| Work to be completed |
Show every line below that contains the word "scene", copied in full. Case counts, so capital and lowercase letters must match.

| Records provided |
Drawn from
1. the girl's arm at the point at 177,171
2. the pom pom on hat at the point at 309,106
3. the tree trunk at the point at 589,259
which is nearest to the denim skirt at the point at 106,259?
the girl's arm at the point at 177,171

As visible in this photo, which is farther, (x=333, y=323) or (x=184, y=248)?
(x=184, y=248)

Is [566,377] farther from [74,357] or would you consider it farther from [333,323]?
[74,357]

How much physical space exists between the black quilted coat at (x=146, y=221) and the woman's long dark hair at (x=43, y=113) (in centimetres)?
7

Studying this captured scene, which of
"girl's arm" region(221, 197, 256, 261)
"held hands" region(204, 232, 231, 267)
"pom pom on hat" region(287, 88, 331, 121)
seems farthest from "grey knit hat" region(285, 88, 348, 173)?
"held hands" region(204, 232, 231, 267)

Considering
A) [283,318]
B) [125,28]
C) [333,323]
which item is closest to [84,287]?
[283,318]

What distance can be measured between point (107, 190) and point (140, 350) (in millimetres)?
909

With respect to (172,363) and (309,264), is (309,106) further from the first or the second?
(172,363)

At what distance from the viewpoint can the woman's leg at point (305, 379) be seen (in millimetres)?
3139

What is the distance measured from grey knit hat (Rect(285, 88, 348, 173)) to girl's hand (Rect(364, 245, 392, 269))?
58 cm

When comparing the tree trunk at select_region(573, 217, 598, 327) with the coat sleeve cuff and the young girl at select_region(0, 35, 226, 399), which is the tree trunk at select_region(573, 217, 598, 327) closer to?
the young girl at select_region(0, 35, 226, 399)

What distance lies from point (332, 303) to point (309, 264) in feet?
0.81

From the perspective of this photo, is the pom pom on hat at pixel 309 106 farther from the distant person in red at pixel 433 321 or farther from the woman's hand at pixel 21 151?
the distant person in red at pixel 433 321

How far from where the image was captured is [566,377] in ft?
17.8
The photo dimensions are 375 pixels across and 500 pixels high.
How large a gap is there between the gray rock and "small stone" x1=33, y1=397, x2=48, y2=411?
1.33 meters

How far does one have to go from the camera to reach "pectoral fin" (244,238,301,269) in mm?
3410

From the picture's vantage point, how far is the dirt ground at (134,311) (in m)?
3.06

---

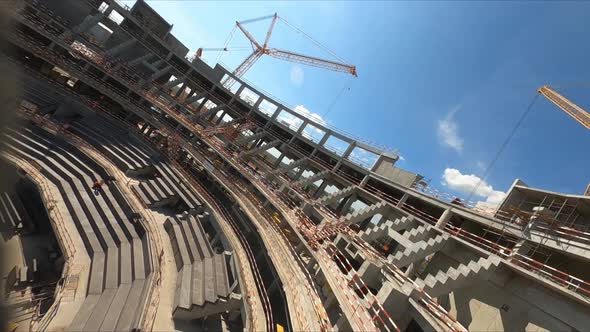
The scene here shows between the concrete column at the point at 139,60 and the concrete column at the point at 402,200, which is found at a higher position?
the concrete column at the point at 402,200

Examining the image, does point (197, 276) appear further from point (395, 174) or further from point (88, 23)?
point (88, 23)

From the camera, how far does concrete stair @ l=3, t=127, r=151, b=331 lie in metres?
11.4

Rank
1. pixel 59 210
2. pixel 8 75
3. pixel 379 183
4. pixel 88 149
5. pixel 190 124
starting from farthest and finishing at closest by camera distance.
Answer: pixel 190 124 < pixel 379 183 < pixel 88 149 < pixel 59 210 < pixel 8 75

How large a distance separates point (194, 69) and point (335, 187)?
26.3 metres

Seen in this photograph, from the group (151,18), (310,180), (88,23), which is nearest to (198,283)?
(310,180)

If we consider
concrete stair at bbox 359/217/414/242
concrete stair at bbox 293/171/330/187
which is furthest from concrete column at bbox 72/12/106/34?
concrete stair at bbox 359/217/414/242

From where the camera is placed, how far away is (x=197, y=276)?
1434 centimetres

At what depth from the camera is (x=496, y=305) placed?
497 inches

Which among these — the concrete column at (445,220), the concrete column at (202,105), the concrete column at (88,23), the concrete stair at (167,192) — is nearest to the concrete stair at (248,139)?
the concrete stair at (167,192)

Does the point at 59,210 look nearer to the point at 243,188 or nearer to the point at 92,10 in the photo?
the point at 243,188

| Output of the exercise |
Studying this captured scene, which of
The scene here shows between the concrete column at the point at 139,60 and the concrete column at the point at 402,200, which is found at a higher position?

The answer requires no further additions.